Chapitre Un
– ... du bouche-à-bouche avec un fer à repasser !
– Pardon ?
– Lorsque vos collègues sont entrés chez moi, je m'entraînais à faire du bouche-à-bouche à un fer à repasser. C'est très pratique, monsieur le commissaire !
– Mais ça vous paraît normal à vous, d'embrasser un fer à repasser ?
– Pas du tout ! Vous faites erreur, monsieur le commissaire ! Je dois passer mon brevet de secourisme dans deux jours, et le fer à repasser est un très bon moyen de vérifier si vous insufflez correctement de l'air à une victime.
– Vous plaisantez ?
– Non, vous soufflez dans le conduit servant à mettre l'eau et vous placez votre main sur les trous d'où sort la vapeur. Les moniteurs nous conseillent de faire comme cela. Je vous jure, monsieur le commissaire !


Les coudes posés sur le bureau, le menton enfoncé dans le creux de ses mains et les doigts plaqués sur les joues, le lieutenant Caramany regardait avec pitié l'énergumène qui venait d'être interpellé par une patrouille de police. Son bureau, donnant sur une cour exiguë, ne recevait aucune lumière provenant de l'extérieur. Une unique lampe de bureau suffisait à peine à éclairer les nombreux dossiers qui encombraient la table de travail. La pluie incessante de ce mois de mars faisait bruyamment déborder les gouttières. Loin de son sud natal, il gardait au plus profond de lui, cette réserve de soleil, emmagasinée tout au long de son enfance. Cette provision imprimait sur son visage un sourire permanent, et lui permettait de faire preuve de bonne humeur en toutes circonstances.


– D'après le rapport, vous avez quand même envoyé par la fenêtre une télévision et deux chaises ?
– Ça, c'est exact, monsieur le commissaire !
Bien qu'agacé par ces « monsieur le commissaire » à répétition, le lieutenant Caramany ne tenait pas à rectifier l'erreur d'appréciation hiérarchique du gardé à vue. Avec la diffusion d'une multitude de séries policières télévisées, le public ne s'y reconnaissait plus dans les grades des fonctionnaires de police, comme si les subalternes n'étaient bons qu'à faire des photocopies ou à préparer le café.
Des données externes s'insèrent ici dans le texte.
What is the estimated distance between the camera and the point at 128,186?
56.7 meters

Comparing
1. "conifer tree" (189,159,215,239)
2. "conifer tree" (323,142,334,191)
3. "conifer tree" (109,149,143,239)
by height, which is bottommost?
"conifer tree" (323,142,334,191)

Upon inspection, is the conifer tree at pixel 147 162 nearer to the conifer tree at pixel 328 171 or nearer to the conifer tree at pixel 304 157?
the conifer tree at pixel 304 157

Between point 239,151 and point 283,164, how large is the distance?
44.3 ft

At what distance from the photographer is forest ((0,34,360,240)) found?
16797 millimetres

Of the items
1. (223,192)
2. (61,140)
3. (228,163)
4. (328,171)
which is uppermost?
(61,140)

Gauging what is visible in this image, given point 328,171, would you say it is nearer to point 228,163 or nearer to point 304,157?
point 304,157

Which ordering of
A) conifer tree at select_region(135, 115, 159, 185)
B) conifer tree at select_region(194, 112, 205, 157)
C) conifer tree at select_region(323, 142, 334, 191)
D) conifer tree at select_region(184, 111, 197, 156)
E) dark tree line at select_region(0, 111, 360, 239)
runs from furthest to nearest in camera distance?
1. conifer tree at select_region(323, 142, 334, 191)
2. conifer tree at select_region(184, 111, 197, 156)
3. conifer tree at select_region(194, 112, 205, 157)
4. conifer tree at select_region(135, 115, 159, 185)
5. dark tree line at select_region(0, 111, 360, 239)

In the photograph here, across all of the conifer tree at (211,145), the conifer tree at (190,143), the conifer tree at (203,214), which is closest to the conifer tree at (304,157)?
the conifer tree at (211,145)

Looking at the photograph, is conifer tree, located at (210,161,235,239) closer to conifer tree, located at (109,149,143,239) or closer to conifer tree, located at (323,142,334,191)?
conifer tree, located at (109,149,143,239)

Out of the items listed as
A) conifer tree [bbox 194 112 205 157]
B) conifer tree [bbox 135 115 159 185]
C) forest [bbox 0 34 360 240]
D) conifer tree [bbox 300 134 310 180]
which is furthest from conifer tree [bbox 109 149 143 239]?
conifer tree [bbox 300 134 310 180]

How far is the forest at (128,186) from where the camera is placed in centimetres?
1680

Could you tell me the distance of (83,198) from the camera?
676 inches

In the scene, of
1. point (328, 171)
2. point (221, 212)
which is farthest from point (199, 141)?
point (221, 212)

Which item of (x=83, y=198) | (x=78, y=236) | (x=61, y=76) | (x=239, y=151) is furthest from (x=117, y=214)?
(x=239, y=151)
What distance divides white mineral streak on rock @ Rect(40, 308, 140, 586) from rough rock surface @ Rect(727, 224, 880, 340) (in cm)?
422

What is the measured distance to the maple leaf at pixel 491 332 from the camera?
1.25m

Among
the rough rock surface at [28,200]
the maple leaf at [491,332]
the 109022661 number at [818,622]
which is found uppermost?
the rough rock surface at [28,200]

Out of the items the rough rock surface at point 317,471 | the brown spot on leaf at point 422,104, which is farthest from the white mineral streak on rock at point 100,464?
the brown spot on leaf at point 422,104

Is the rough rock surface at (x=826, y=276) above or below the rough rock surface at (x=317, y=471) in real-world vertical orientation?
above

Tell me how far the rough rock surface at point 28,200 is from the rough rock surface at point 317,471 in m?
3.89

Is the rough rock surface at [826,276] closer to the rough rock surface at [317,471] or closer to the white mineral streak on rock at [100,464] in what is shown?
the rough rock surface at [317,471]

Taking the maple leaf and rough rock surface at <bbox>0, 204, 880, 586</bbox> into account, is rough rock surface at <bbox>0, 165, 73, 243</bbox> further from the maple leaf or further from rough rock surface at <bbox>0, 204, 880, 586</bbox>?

Lui-même avait renoncé à se battre contre les moulins à vent, et aux croisades vaines contre les ignorants.
– Elle faisait trop de bruit ! Vous comprenez ? enchaîna le prévenu.
– Vous ne connaissez pas cet instrument que l'on appelle une télécommande ou zapette, et qui permet de baisser le son sans avoir à détruire sa télévision ? demanda le lieutenant avec ironie.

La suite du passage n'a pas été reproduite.